MAHKEMESİ :FİKRİ VE SINAÎ HAKLAR HUKUK MAHKEMESİ
Taraflar arasında görülen davada Bakırköy 1. Fikri ve Sınaî Haklar Hukuk Mahkemesi’nce bozmaya uyularak verilen 05.12.2017 tarih ve 2017/422 E. - 2017/259 K. sayılı kararın Yargıtayca incelenmesi davacı vekili tarafından istenmiş ve temyiz dilekçesinin süresi içinde verildiği anlaşılmış olmakla, dava dosyası için Tetkik Hakimi ... tarafından düzenlenen rapor dinlendikten ve yine dosya içerisindeki dilekçeler, duruşma tutanakları ve tüm belgeler okunup, incelendikten sonra işin gereği görüşülüp, düşünüldü:
Davacı vekili, davalı adına TPE nezdinde 30. sınıfta tescilli 2003/37966 nolu "Lezita" markasının ilk kez 2003/17453 tescil numarası ile dava dışı Kepenek Unlu Mamuller Pastacılık Turizm ve İnş. Tic. Ltd. Şti. adına kayıtlı iken bazı mallar için kısmen davalı tarafından devralındığını, ancak davalı tarafından alınan ve adına kaydolunan dava konusu markanın 5 yılı aşkın süreden beri kullanılmadığını ileri sürerek, 556 sayılı KHK'nin 14, 42/1-c maddeleri uyarınca hükümsüzlüğüne ve sicilden terkinine karar verilmesini talep ve dava etmiştir.

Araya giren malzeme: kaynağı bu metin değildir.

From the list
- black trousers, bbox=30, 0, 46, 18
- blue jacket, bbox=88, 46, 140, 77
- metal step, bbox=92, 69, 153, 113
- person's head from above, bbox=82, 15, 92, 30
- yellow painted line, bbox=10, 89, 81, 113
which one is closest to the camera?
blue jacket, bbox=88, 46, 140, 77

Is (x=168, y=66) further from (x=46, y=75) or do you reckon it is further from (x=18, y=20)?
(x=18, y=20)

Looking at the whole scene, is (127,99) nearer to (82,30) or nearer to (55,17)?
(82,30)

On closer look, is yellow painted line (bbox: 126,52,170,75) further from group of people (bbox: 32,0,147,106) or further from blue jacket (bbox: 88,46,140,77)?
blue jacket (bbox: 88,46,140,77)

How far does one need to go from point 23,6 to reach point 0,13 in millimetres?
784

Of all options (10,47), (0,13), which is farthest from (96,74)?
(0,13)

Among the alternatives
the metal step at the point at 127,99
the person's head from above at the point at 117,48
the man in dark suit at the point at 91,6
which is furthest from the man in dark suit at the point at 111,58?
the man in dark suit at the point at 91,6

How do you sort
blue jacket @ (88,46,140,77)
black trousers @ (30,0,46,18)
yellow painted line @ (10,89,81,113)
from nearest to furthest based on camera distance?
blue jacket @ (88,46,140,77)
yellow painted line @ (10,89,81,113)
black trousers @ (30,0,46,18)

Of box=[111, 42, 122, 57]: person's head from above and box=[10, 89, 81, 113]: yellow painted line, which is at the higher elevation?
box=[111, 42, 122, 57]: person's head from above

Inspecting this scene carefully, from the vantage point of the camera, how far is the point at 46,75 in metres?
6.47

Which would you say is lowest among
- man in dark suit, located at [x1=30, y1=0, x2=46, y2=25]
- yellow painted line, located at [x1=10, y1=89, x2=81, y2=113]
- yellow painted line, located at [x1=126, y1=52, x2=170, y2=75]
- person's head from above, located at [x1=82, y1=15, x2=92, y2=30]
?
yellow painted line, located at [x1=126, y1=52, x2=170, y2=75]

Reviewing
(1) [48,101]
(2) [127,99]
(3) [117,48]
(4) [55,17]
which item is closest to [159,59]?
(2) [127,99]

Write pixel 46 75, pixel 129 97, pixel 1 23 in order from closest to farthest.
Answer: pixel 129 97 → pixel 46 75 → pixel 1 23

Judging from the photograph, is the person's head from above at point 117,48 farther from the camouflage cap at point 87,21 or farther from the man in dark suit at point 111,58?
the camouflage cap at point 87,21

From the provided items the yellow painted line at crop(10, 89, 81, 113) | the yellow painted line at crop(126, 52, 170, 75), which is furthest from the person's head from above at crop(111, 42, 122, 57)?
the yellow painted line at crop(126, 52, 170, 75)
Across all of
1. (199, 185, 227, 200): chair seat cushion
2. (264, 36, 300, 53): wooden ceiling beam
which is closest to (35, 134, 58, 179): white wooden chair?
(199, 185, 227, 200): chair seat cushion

Davalı vekili, dava dışı Kepenek Unlu Mamuller Pastacılık Turizm ve İnş. Tic. Ltd. Şti. adına 2003/17453 yevmiye numarası ile tescilli olan dava konusu marka üzerindeki bir takım haklarını daha sonra devraldığını, markayı belirtilen sınıflar için devraldıktan sonra kullandığını, bu marka için piyasa hazırlıkları da yaptığını, davacının davayı açmakta haklı olmadığını, kötü niyetli olduğunu savunarak davanın reddini istemiştir.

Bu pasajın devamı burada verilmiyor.